教室に入ったら朱音がいて。下駄箱でのことを朱音に話した。
で、言われた言葉が…
「実央、頑固だもんね~」
だった。…牧瀬と同じことを言わないでほしい。
「別にそんなに頑固じゃない。」
「いやいや、頑固だって。」
「頑固じゃない。」
朱音が呆れたようにいうので、ついムキになって言い返すと、
「ほら、そう言うところも頑固。」
「………」
なんかはめられた気分…。
「人のために怒るって…よく分からない。同情?」
「…例えばさ、私の悪口を誰かが言ってたら、実央、どうする?」
「………その場になってみないと分からない。」
朱音の悪口を言ってる人なんて見たことがない。だから、想像がつかない。
「ん~…じゃあ、私と玲衣さんを引き裂こうとする人がいたら?」
そんなの、答えなんて決まってる。牧瀬の時と同じ。
「全力で阻止する。」
「うん。そういうことじゃない?」
…どういうこと?私にとって、朱音が大切で、お兄ちゃんももちろん大切で。
その2人を傷つけたくないから?
「大切な人を傷つけるようなことされたくないって思うでしょ?そういうことなんじゃないかなぁ…」
「…よく分からない…」
そう言いながら、頭の中で考えていた。人のために怒る訳。それが、一体何なのか。朱音の話で何となくわかった気がする。
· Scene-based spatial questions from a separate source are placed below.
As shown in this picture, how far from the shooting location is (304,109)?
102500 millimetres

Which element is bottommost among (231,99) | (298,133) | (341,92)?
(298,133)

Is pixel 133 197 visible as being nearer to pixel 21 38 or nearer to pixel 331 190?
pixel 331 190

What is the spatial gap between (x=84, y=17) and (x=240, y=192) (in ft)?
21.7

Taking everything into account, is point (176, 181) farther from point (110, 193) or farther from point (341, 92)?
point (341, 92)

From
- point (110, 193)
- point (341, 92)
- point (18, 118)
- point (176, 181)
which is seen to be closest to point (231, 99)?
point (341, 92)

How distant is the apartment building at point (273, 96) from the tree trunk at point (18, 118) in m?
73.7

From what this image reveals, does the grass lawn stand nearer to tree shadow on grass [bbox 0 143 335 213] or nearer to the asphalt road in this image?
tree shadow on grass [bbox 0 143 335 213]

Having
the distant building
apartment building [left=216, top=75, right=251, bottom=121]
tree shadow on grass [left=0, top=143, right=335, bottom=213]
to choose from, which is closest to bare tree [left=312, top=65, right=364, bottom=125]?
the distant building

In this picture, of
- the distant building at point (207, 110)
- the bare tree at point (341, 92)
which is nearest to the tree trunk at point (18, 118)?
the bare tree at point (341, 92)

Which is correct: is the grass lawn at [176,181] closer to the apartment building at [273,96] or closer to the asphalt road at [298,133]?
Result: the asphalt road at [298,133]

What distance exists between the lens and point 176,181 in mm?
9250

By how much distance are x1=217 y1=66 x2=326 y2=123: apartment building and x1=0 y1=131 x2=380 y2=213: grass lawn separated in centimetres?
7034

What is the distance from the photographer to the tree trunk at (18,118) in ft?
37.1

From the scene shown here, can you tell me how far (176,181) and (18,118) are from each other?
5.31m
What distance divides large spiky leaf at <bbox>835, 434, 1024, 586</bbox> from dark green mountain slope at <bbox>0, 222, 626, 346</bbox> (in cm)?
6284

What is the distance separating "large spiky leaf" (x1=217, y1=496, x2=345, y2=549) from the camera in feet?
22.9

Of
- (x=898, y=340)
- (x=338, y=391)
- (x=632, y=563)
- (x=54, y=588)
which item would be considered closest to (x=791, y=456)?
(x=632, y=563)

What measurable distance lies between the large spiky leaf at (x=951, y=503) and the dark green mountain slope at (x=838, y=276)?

牧瀬にとって、私が大切なのかどうかは知らない。ただ、興味を持ってる。
その対象をむやみに傷つけようとすることが気に入らない、ということ。
もしかしたら、自分のせいで誰かが傷つけられるのが嫌なのかもしれない。
虐めは牧瀬が私に近づいたことによってはじまった。
一応、責任みたいなのは感じてるのかもしれないな…。
「青谷実央。」
フルネームで呼ばれたから、一瞬牧瀬かと思った。そう言えば牧瀬は名前で呼びだしたんだっけ。
そんなことより、牧瀬がこんな高い声だったら怖いな。目の前にいたのはメイクばっちりの知らない人だった。気合入ってんな~、みたいな。
「ちょっと来なさいよ。」
お呼び出しだ。そんな仲間をぞろぞろ連れて歩かなくても…。
あ、朝の人たちがいる。そして2年生もいる。
あ~…なんかダルイことが始まりそうな予感。